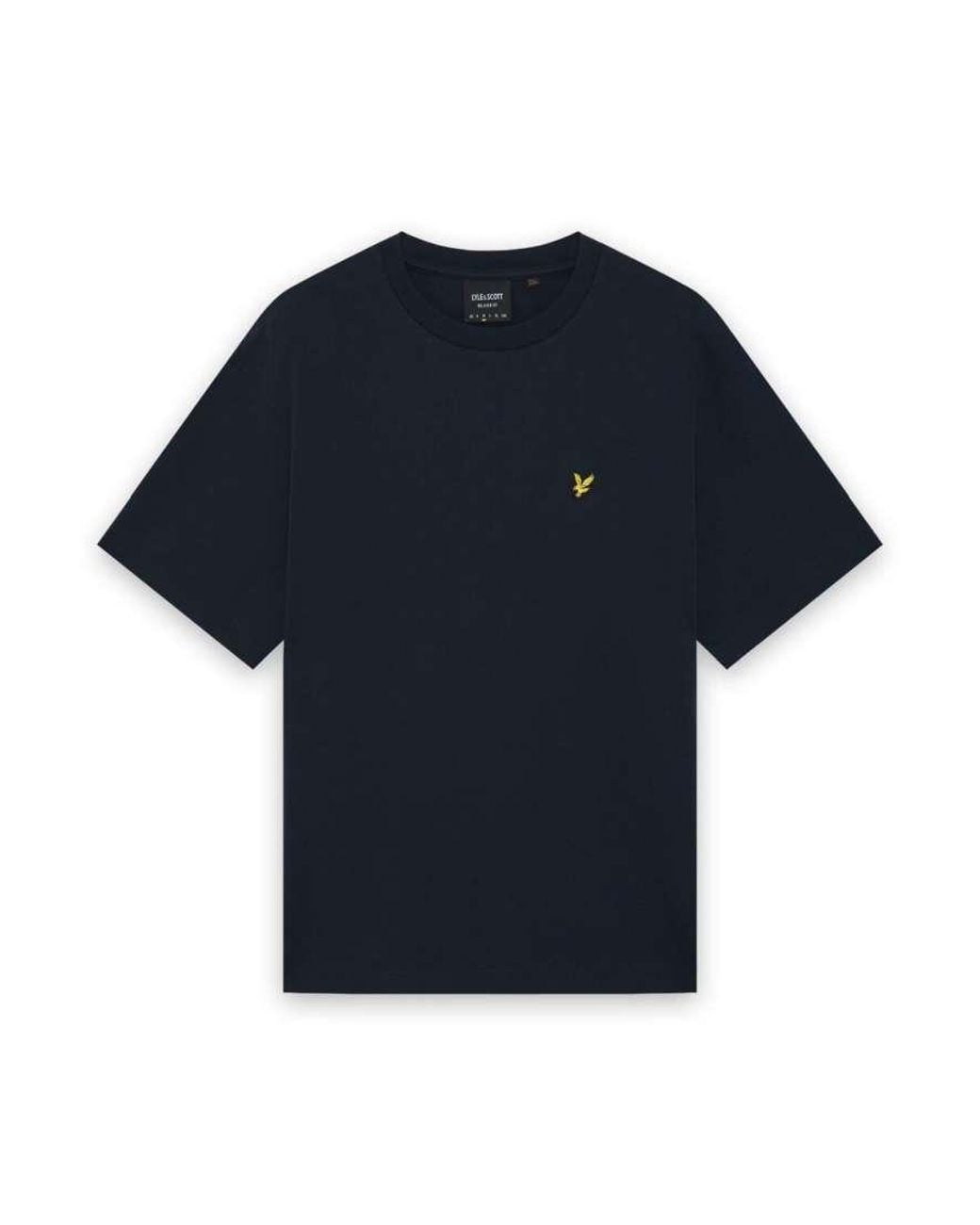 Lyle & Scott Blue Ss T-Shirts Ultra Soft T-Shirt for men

###

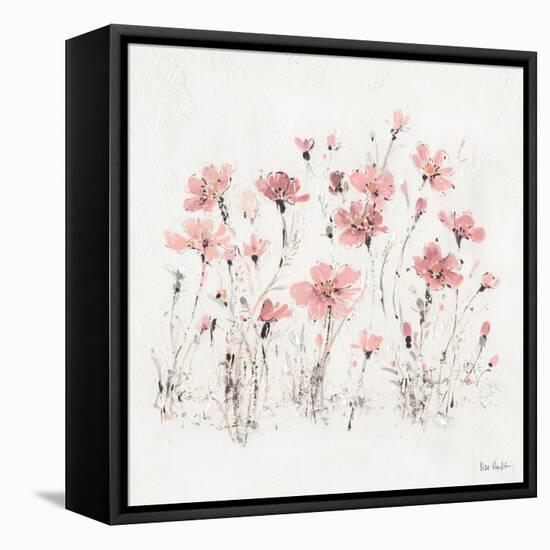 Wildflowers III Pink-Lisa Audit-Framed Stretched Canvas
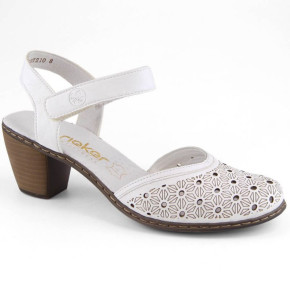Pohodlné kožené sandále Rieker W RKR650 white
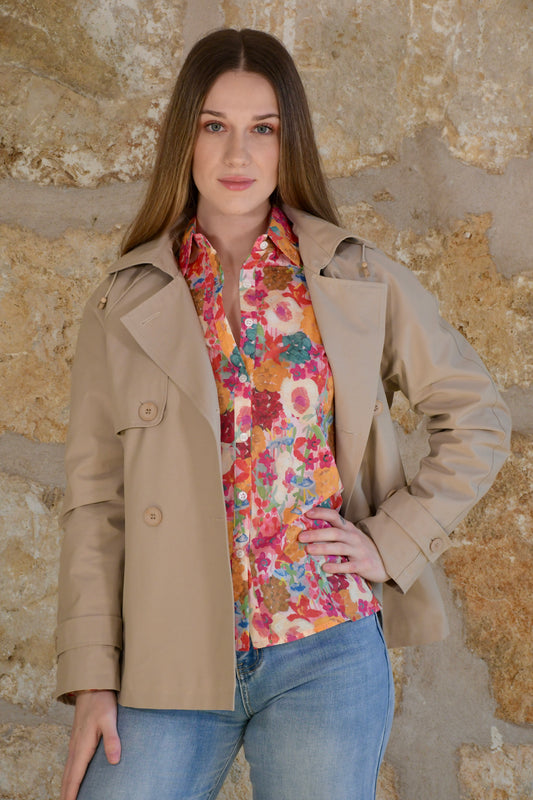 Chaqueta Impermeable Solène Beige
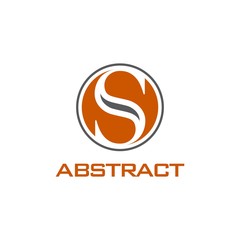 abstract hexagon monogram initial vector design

###

Exercise objective: Repeat the lines from the line with "Wildflowers III Pink-Lisa" to the line with "abstract hexagon monogram", both included, without changing any wording, and leave the pictures out of your answer.

Answer space:
 Wildflowers III Pink-Lisa Audit-Framed Stretched Canvas
Pohodlné kožené sandále Rieker W RKR650 white
 Chaqueta Impermeable Solène Beige
 abstract hexagon monogram initial vector design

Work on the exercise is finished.